In his application, Jackson argued that the peak should be renamed to commemorate Cyrus Alexander, a pioneer for whom the region's Alexander Valley was named, and to eliminate confusion with the 48 other summits in California named Black Mountain, including three in Sonoma County. There are 266 Black Mountains nationwide, he noted.
He also suggested that although there are historical references to "Black Mountain" in Sonoma County, it is unclear whether they refer to this summit or one of the others. In addition, he said, the summit was commonly known here as Alexander Mountain, and the road that skirts the flanks of the mountain is named Alexander Mountain Road.
The committee will make a recommendation in July to the United States Board on Geographic Names. If approved, the 3,128-foot-high, chaparral-clad ridgeline a few miles northeast of this Sonoma County town of about 11,000 will appear as Alexander Mountain in all future state and federal maps and databases.
The board's determination will hinge on local acceptance of the proposal, and whether changing the name of the mountain could jeopardize safety by confusing emergency responders.
The board will also take a hard look at whether the proposal is associated with a commercial enterprise, according to Jenny Runyon, the board's senior researcher.
"We have denied proposed geographical name changes in the past because they were perceived to have been submitted for commercial purposes," Runyon said. "We can't be changing geographical names every time one company shuts down and another takes over its assets. That would be a safety nightmare."
The last time the board was asked to rename a mountain, it said no. Commissioners unanimously rejected a proposal to change the name of the Bay Area's Mt. Diablo, which critics called blasphemous, to Mt.

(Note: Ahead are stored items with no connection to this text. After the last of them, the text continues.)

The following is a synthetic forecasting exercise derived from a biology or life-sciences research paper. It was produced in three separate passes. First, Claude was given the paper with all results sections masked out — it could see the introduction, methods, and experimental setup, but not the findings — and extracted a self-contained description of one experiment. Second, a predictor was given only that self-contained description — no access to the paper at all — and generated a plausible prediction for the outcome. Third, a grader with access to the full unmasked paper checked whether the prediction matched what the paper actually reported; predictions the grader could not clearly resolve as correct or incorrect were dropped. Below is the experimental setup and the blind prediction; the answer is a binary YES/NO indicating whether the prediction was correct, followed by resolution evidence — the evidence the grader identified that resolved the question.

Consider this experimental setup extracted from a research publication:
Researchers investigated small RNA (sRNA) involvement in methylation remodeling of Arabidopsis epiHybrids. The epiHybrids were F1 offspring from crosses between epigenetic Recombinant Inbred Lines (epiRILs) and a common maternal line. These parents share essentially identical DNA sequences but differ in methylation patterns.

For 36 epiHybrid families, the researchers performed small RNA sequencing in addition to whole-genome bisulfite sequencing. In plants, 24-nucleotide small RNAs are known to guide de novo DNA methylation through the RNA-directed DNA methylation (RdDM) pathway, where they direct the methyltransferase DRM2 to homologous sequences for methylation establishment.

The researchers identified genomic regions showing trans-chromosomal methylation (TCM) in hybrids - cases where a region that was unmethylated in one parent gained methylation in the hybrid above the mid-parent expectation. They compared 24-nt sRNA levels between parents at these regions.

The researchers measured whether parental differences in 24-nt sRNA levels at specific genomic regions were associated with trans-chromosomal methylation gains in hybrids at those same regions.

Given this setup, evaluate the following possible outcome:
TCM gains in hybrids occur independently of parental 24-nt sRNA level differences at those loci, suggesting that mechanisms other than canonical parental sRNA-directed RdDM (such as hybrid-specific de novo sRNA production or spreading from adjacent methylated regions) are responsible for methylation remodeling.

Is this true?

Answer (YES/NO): NO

Reagan.
Pete Downs, senior vice president of external affairs for Jackson Family Wines, said Jackson, who died on April 21, only wanted to commemorate Cyrus Alexander.
"Despite what some people are saying, this is really not about money or anything commercial," Downs said. "This is about nothing other than honoring Cyrus Alexander."

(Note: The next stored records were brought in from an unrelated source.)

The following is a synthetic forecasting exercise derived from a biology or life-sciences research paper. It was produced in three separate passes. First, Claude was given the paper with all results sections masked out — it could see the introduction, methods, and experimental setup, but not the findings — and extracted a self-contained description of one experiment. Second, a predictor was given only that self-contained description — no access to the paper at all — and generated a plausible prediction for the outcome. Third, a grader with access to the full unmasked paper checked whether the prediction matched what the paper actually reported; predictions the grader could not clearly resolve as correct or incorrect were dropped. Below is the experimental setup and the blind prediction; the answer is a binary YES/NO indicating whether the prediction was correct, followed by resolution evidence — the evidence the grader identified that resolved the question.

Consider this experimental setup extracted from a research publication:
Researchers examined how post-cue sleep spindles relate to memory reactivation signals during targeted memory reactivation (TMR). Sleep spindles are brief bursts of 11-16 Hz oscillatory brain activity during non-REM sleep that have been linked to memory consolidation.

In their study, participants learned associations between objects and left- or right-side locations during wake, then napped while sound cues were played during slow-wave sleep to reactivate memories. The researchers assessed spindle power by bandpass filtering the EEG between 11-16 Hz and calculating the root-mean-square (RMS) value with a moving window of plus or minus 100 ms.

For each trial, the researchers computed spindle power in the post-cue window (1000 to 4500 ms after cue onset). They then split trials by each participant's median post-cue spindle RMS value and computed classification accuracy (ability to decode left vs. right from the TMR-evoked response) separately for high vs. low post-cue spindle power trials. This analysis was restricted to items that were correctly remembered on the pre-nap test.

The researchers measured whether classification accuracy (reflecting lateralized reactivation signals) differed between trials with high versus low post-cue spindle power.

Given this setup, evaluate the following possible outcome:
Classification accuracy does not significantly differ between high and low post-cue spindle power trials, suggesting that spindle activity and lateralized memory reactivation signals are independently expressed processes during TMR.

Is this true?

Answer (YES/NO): NO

But according to Wilson, the petition is misleading, at best. The proposal suggests that the Sonoma County Board of Supervisors supports the name change. In fact, the board in 2004 passed a resolution that the company's parcel on Black Mountain be known as "Alexander Mountain" — not the entire mountain.
In addition, Wilson said, "History books say it got its name from the dark chaparral that covers its slopes, and from the Black family, which had 2,200 acres up there in the late 1800s."
Harry Bosworth, owner of Bosworth and Sons General Merchandise in nearby Geyserville, also criticized the proposal, saying it smacked of corporate arrogance.
"My main concern is the sly, almost underhanded way the company went about presenting its proposal," Bosworth said. "They should have first talked it over with locals."
"But I'd be surprised if the name of the mountain doesn't get changed," he added. "That is because of all the influence Jess' corporation can bring to bear on the matter in this county."
Over the last two years, the Healdsburg and Windsor councils have opposed the proposal. The Cloverdale City Council and the Cloverdale Rancheria of Pomo Indians have supported for it. The Sonoma County Board of Supervisors voted last summer to remain neutral.
Downs has high hopes for a favorable determination in July.
"Unfortunately, it didn't come in Jess' lifetime," Downs said. "Maybe it will be part of his legacy."